Health officials slowly pieced together what happened. Their investigation led them to the New England Compounding Center in Framingham. The compounding pharmacy had made pain medications in a dirty lab, shipping steroid injections contaminated with mold to clinics all over the country. When NECC’s drugs were injected into people’s spines, it caused fungal meningitis.

“We began to find very quickly that this company had a very checkered past and had run into problems all over the country,” said Roche.
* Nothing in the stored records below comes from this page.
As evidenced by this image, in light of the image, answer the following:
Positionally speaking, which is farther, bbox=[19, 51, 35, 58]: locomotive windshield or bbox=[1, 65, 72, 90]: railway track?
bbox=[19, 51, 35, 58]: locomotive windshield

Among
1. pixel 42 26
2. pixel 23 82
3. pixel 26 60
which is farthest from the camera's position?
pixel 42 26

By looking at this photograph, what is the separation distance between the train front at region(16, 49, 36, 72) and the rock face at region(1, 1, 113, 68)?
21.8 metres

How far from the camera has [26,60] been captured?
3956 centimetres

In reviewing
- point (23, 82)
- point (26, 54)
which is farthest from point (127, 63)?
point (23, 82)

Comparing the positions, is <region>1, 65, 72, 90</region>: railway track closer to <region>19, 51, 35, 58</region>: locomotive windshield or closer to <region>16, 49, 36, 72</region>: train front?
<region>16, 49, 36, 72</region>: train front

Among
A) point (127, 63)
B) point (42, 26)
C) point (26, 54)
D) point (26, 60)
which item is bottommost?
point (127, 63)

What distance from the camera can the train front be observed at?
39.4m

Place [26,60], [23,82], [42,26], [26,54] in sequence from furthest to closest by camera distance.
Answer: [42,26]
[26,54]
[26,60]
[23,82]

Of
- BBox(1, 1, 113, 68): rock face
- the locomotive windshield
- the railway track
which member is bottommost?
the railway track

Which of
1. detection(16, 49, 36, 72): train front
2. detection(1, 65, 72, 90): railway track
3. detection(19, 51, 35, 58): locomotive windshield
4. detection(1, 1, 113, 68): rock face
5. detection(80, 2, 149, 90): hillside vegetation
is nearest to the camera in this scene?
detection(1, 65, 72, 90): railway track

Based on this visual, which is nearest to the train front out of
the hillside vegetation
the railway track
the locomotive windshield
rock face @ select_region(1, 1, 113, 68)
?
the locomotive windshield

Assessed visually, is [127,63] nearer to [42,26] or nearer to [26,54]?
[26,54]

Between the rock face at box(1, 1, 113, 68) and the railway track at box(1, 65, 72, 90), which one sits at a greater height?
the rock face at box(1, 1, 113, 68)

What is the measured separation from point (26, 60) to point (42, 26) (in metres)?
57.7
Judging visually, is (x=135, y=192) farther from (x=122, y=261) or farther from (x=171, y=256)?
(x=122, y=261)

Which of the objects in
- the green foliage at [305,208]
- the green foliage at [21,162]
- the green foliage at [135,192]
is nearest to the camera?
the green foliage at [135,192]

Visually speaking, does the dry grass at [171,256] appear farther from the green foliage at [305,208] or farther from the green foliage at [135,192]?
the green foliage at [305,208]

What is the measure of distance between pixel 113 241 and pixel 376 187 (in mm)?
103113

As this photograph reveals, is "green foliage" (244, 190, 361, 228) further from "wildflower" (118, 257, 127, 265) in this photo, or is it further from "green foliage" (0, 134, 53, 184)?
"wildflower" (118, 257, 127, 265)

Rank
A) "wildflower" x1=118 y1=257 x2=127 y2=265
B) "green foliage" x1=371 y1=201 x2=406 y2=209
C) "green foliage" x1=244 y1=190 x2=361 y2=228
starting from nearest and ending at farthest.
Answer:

The compounding pharmacy had exploited gaps between federal rules and state regulations.  

Federal prosecutors argued two people were largely to blame: Barry Cadden, NECC’s co-founder and president, and Glenn Chin, the supervising pharmacist.

Both Cadden and Chin were charged with second-degree murder, along with racketeering, conspiracy and mail fraud.

In separate trials, federal prosecutors argued that the men put profit and ambition above patient safety. Prosecutors said the men knew their drugs could be deadly. Cadden’s defense attorneys argued he was unaware that the labs were unclean, and as soon as he found out, he acted quickly. Chin’s lawyers said he was under enormous pressure and just following his boss’ guidance.

In the end, jurors in both trials were only partly convinced.

“No one will be held accountable for murder,” said Daniel Medwed, a Northeastern University law professor and WGBH legal analyst who has been following the case.

Jurors cleared Cadden and Chin on all murder counts but convicted them on the lesser charges. Last year, a judge sentenced Cadden to nine years in prison. Federal prosecutors have asked that Chin be sentenced to 35 years. Instead, he received eight years. 

Medwed said legal experts were carefully watching to see whether Cadden or Chin would serve more time. 

“On the one hand, the idea is Chin was more responsible because he was actually in the room. He was in a position to directly stop the unsanitary practices," Medwed said. "But on the other hand, there’s an argument that he’s less responsible because he wasn’t the boss. And he was just acting at the direction of a very aggressive and ambitious CEO.”

Medwed added legal experts wonder whether the sentences will be long enough to deter others in compounding pharmacies from skirting regulations.

Roche said the victims were disappointed. “The victims are for the most part very unhappy with the way the trials have turned out. They are upset that these murder charges evaporated," he said.

Roche said there’s a feeling among victims he’s talked to that the public has moved on and nobody is paying a price for the deaths and the damage.

Chin must report to prison on March 14.

This story has been updated to include new information.